Green Left Weekly (Australia) | October 27, 2004
SOUTH KOREA: Indefinite general strike planned
Ignoring months of workers’ resistance, the cabinet of President Noh Moo-Hyun’s government finalised a bill on October 19 that will seriously restrict public sector workers’ rights to organise and bargain collectively. In response, the Korean Government Employees Union (KGEU), which the government has had declared illegal, announced it would launch an indefinite general strike from November 1.
Union members will vote on October 27-28 to confirm or reject the general strike proposal.
According to Chosun Ilbo on October 19, the Korean Confederation of Trade Unions (KCTU), the Teachers Union and a medical sector union immediately declared their intention to join the general strike.
The cabinet decision means that public sector workers below a “level 6” ranking would be allowed to bargain collectively, but would be banned from striking or “engaging in political activities”. Other public servants, including firefighters, soldiers, police and diplomats will be banned from even belonging to a union.
The government’s definition of “political” includes any problem not directly connected to workplace issues. Such “non-bargainable” matters will include ordinances, regulations and the government budget, according to a cabinet announcement. Furthermore, the cabinet rules out accepting even striking as a bargaining tactic, let alone viewing favourably striking in solidarity with workers of other industries or on major social issues.
On October 10, the KGEU organised a “cultural competition”-cum-union rally at a university campus in Seoul.
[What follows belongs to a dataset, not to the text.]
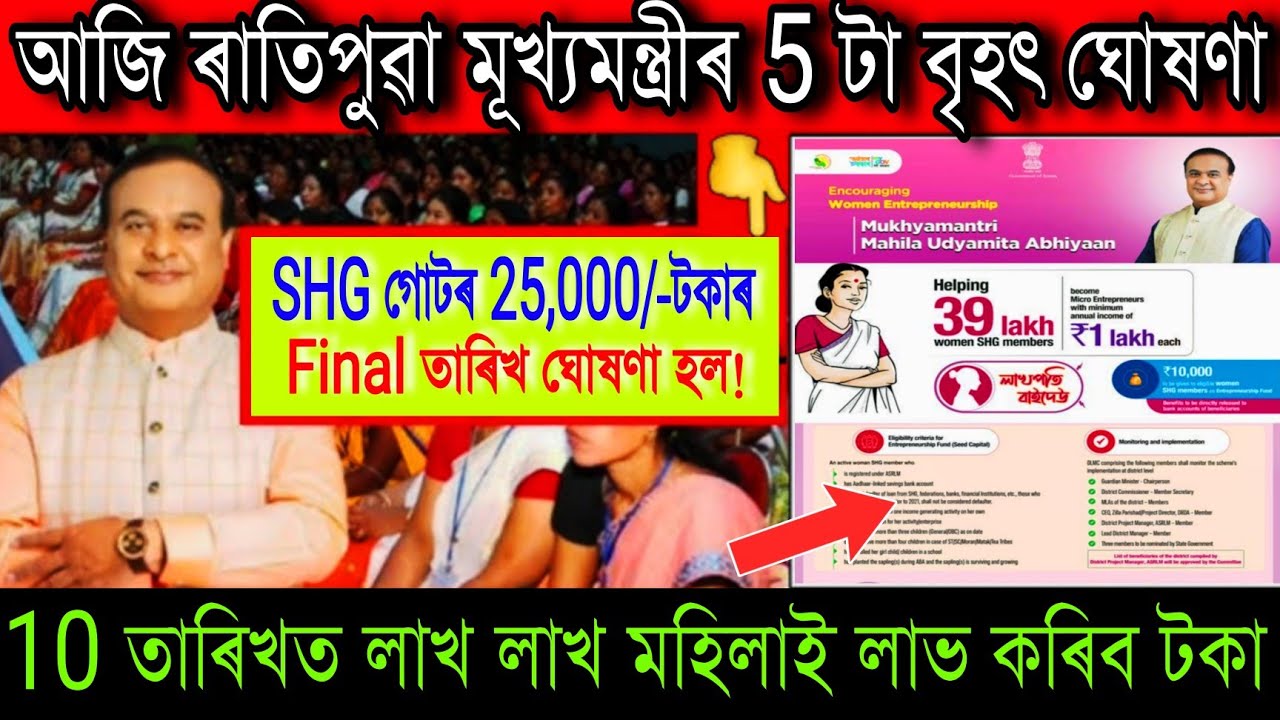 Assamese News Today 28 March 2026 | PM Kisan, Orunodoi, New Asoni, SHG 10000 Payment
The event, in reality a union rally, incorporated cultural elements to reduce the police’s excuses for banning it. Expecting possible repression, the union refrained from announcing publicly where the venue will be, prompting riot police to guard all the suspected campuses.
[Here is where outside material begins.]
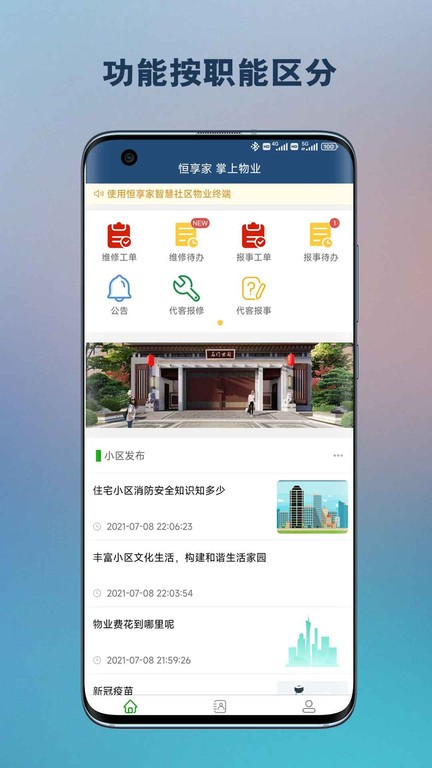 恒享家掌上物业  v1.1.021图1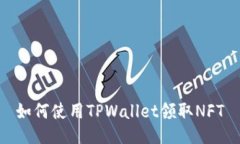 如何使用TPWallet领取NFT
Then at 9pm on October 9, when 1500 KGEU members who had previously gathered at a nearby subway station emerged and tried to enter the rally site at Kunkook University, the police tried to stop them by force. At least 10 union members were injured and 40 others were detained. It was 20 hours before they were released. Despite the repression, some 1000 unionists still managed to reach the rally site. The organisers declared the union event open 30 minutes past midnight. Participants spent the night at the venue and launched the official rally at 10 the next morning.
When unionists tried to leave the venue after the event, the police attempted to stop them. But the police barricade was breached and the unionists went to an afternoon rally organised by the KCTU and the Federation of Korean Trade Unions (FKTU). The protest was attempting to stop the government offensive to casualise more workers, while limiting the rights of casual and part-time workers.
Meanwhile, at an October 8 joint press conference, the KCTU and FKTU announced they would launch a joint struggle on three pressing labour issues: supporting the right of public sector workers to organise; resisting the casualisation of the workforce, and fighting the negotiations for a free trade agreement (FTA) between South Korea and Japan. The sixth round of talks on the FTA is to take place in early November.
Many trade union and social organisations have worked together in recent months to stop the FTA, arguing that it will result in the abolition of more regulations protecting workers rights, and more privatisation of public services. They also say the average citizens’ access to medical treatment and drugs will also be undermined by the FTA’s excuse to “protect” intellectual property rights.
The two union federations announced on October 8 their intention to call for a general strike to press for the three key demands, and will seek members’ endorsement between October 25 and November 11 in a series of local and regional ballots.